Jim und Aurora sind auf dem Weg zum Planeten „Homestead II“, einer in der Welt des Films von einer gleichnamigen Corporation betriebenen Alternativsiedlung zur Erde. Denn wie ein Einführungsvideo dem gerade aufgewachten Jim erläutert, so schön der blaue Planet für Menschen ist, sei er doch zugleich auch „überteuert und überschätzt“.
Weshalb die Corporation im Raumschiff Avalon, dem einzigen Schauplatz der Handlung, 5.000 auswanderungswillige Passagiere befördert. Da die Reise 120 Jahre dauert, sind die Fahrgäste in „Winterschlaf-Modus“ versetzt. Aber leider hat ein technisches Versagen den arglosen Jim schon nach den ersten 30 Jahren aufgeweckt. Nun sitzt er da und blickt 90 Jahren Einsamkeit ins Auge.
Anfangs hübsche Satire
In der ersten halben Stunde funktioniert „Passengers“ noch als hübsche Satire auf Mensch und Technik. Wenn Jim etwa brav den Arm hebt, um das Reiseleiterinnen-Hologramm etwas zu fragen. Oder wenn er mit dem stumm-verzweifelten Blick eines erfahrenen Bahnkunden die Mitteilung des Messenger-Diensts hinnimmt, dass seine Botschaft erst in 19 Jahren auf der Erde ankomme: „Wir entschuldigen uns für die Verspätung.“ Zur lustigsten Szene gehört seine Interaktion mit dem Frühstücks- und Kaffeeautomaten: Der „Mocca Cappuccino Extrem“ sei reserviert für Gold-Klassen-Passagiere, teilt ihm die Maschine mit; Jim muss sich mit einem einfachen schwarzen Kaffee zufrieden geben.
Zwar sind derlei satirische Spitzen auf den digitalen Kapitalismus im Allgemeinen und die Ungleichheit des Kreuzfahrtbetriebs im Besonderen so zahm gehalten, dass sie keinen Globalisierungsbefürworter überfordern. Leider ist mit ihnen auch schon der Höhepunkt des Amüsements erreicht.
„Passengers“. Regie: Morten Tyldum. Mit Jennifer Lawrence, Michael Sheen u. a. USA 2016, 115 Min.
Danach kommt mit Jennifer Lawrence’Aurora eine weitere Passagierin ins Spiel und eine der peinlichsten Liebesgeschichten aller Zeiten beginnt.

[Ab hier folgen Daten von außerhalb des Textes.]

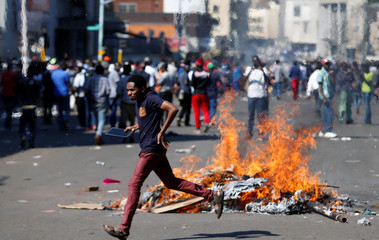 A man runs as supporters of the opposition Movement for Democratic Change party (MDC) of Nelson Chamisa burn barricades in Harare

Nicht nur, dass Aurora joggt und schwimmt – in einem „infinity pool“ der extraterrestrischen Klasse, versteht sich – ohne je Zweifel an der Sinnfälligkeit eines solchen Trainings in ihrer Situation zu haben, das Drehbuch lässt sie auch schrecklichste Gemeinplätze zum Beruf des Schreibens äußern: „Wir erzählen uns Geschichten, um nicht allein zu sein“.
An dieser Stelle scheint der Film selbst nicht mehr zu wissen, wo Tiefsinn in Flachwitz übergeht, weshalb er dankenswerter Weise fürs letzte Drittel in den Action-Modus schaltet. Dann endlich darf Jim als Ingenieur seine Männlichkeit und Aurora mit hysterischen „Jim! Nein!“-Geschrei ihre Weiblichkeit unter Beweis stellen. Dass sich solche Handlungskrücken schon mit der ersten Staffel „Star Trek“ erledigt haben, scheint in der Science-Fiction-Welt von „Passengers“ leider auch noch niemand mitgekriegt zu haben.